Casting for A-list stars is usually reserved for high-end premium dramas but it was also a challenge for Sir David Attenborough’s latest big-budget wildlife series Dynasties. In the case of the BBC series, they were searching for the right animals to showcase in the five-part series.

For the first episode, they found their own Marlon Brando, a chimpanzee called David. He is an alpha-male, the king of his patch with a slew of female admirers but also a raft of male challengers, including Luther, who wanted to take the top spot and attempted to do so in a rather violent way.

Dynasties, which is a co-production with BBC America,  highlights five of the world’s most celebrated but endangered animals, as they do whatever it takes to survive and protect the next generation. The show follows a different animal each episode at the most critical period in their lives. Animals include chimpanzees, lions, hunting dogs, tigers and emperor penguins as they are determined to hold on to power and protect their family and territory.

Mike Gunton, executive producer and creative director at BBC Studios’ Natural History Unit, says the series was filmed in an entirely different way to shows such as Planet Earth and Blue Planet, with more time spent living with each animal. “It was quite a risky thing to do. Many of us had worked on those sequenced shows and you spend a month with those creatures and you see an insight into a very short window of their lives. The frustration is that you leave them and you know their complex story is begging to be told [more]. This was an opportunity to tell those longer stories, more in depth and really feel part of these animals’ lives. We effectively casted the stories. One of things that appealed to us was to tell a slightly different narrative. It’s testament to the incredible natural history skill of the team that they were always there for the key moments,” he said.

Like with Blue Planet II’s drive to reduce plastic usage, Dynasties highlights the issue of space as humans encroach on the areas where animals live. Sir David Attenborough says that he believes showing people what is going on is the best way to drive change. “From the South Pole to West Africa, the common concern is space because there is an encroachment of the human population and that’s the case for every episode, apart from maybe the Antarctic. There is an acceptance that these animals are under pressure from humans. How do you solve this? It’s raising people’s passion and belief and desire to recognise that animals have a right to space.
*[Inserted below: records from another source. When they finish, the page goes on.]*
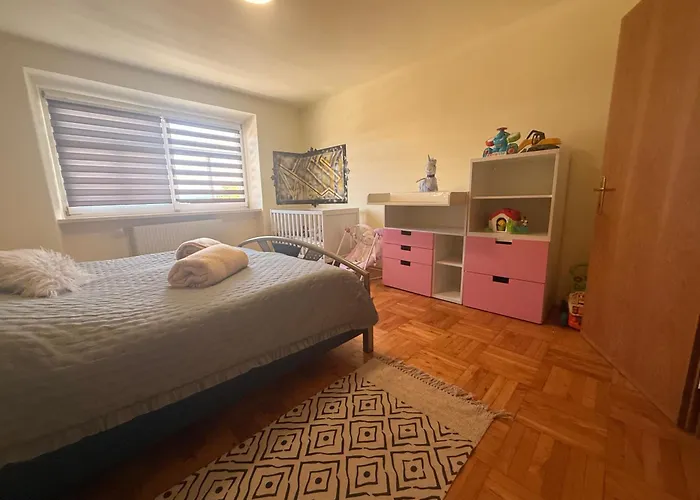 Rustica Apartmens * Globasnitz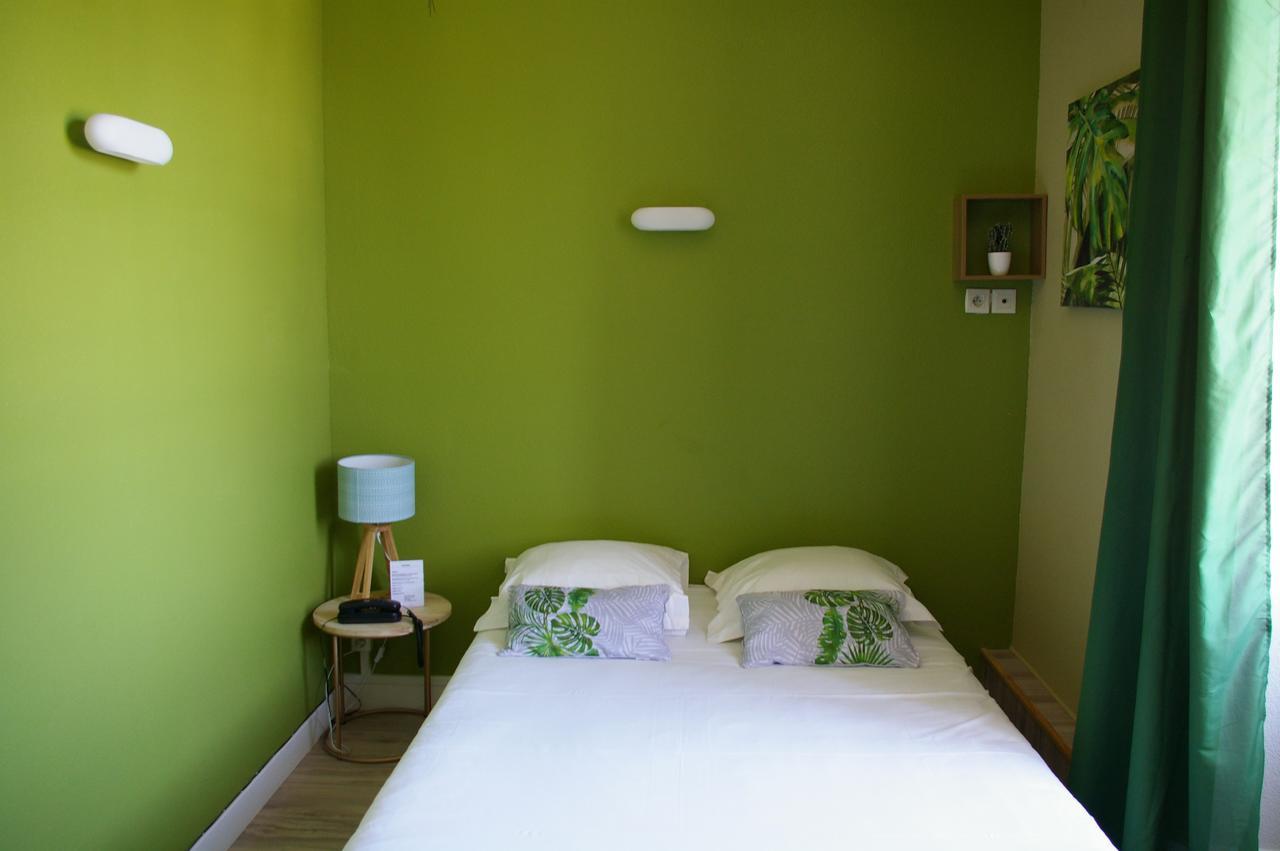 Queen Serenity Hotel Redon Zewnętrze zdjęcie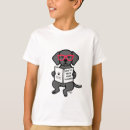 Buscar inconformistas camisetas Para niños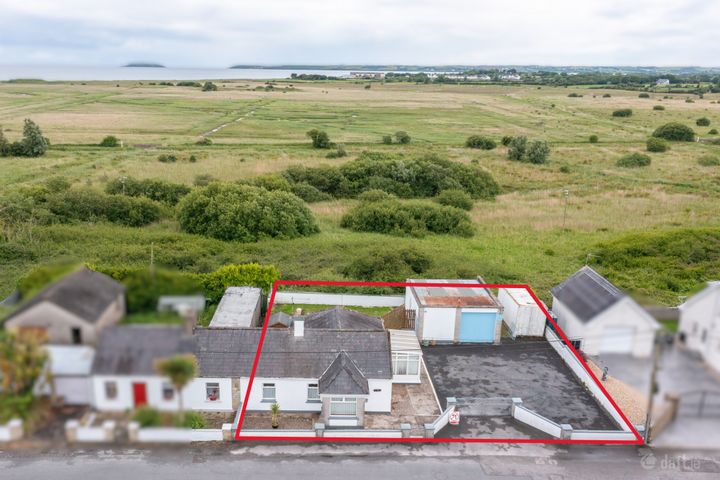 Island View, Ballyvergan East, Youghal, Co. Cork., P36T932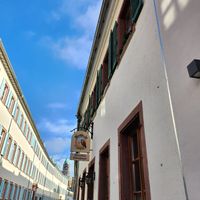  at Weinstube Eulenspiegel in Speyer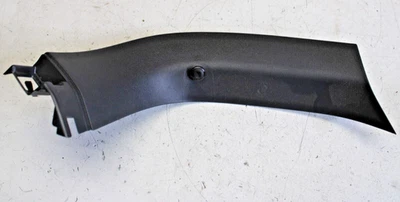 PUERTA LEVADIZA LATERAL IZQUIERDA MITSUBISHI OUTLANDER SPORT PANEL CUBIERTA FABRICANTE DE EQUIPOS ORIGINALES 2012-2023 Foto 1 de 3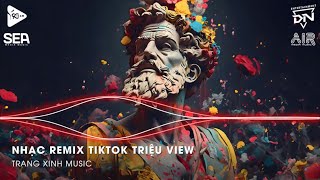 Nhạc Remix TikTok Triệu View  BXH Nhạc Trẻ Remix Hay Nhất Hiện Nay🎼Top 20 Nhạc TikTok Hay 2024 [upl. by Rasure643]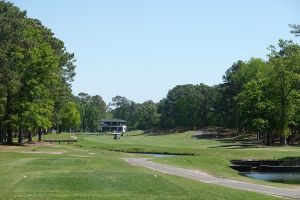 Prestwick CC 17th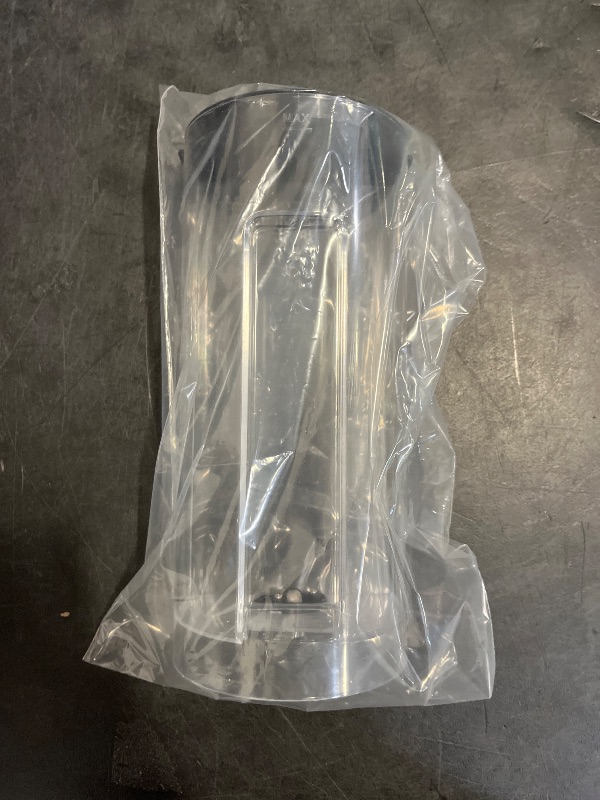 Photo 1 of Replacement Water Reservoir For Keurig K-Express Coffee Maker| Replacement Water Tank Is Exclusively for the Keurig K-Express Coffee Machine (Black Lid)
The biggest problem is in India, [where] tigers hunt human children so people living alongside tigers have it tough,” he adds.

But Gunton admits that “space is not as sexy as plastic”. “It’s hard to get your head around, it’s a much bigger issue so bringing attention to it through the individual struggles of these animals lives, that’s a very good way.”

Natural history programmes often take years to produce – Dynasties took around four years – so can become more challenging as the BBC faces a funding crisis. Gunton says that the impact, and high ratings, that these programmes bring mean that the BBC strongly supports their development. “It’s often said that [wildlife docs] are a jewel in the crown of the BBC’s output. We have a number of these types of projects looking forward quite a way in the future and I think that’s unique, I doubt there’s another genre that has commitments this far out. That’s thanks to the BBC’s commitment and the licence fee’s commitment to these kind of shows and it’s only the BBC that is doing it.”

Director General Tony Hall admits that they are a risky endeavor, but that they are worth it.

“Our natural history teams never cease to amaze and inspire,” he said. “It’s forty years since Sir David Attenborough invented the first natural history landmark, Life on Earth, and since then he and our NHU have created a new form of event television. They keep pushing the boundaries.”

The show will air on BBC One later this autumn and will be followed by a simulcast across BBC America, AMC, IFC and SundanceTV on Saturday January 19. It has also been co-produced by France Télévisions and China’s Tencent.

It will also roll out globally after BBC Studios Distribution closed a raft of deals with the likes of Discovery in Latin America, WDR in Germany, Telefonica in Spain and Blue Ant Media in Canada.

Nick Percy, EVP Western Europe at BBC Studios, told Deadline that it performed well at the recent Mipcom market in Cannes. “There’s been huge interest in both as there has for our new natural history launch Dynasties, which also caused a stir. Dynasties stood out in market where we heard buyers express disappointment with the lack of good quality factual and factual entertainment content available generally – an area where our catalogue really stands out.”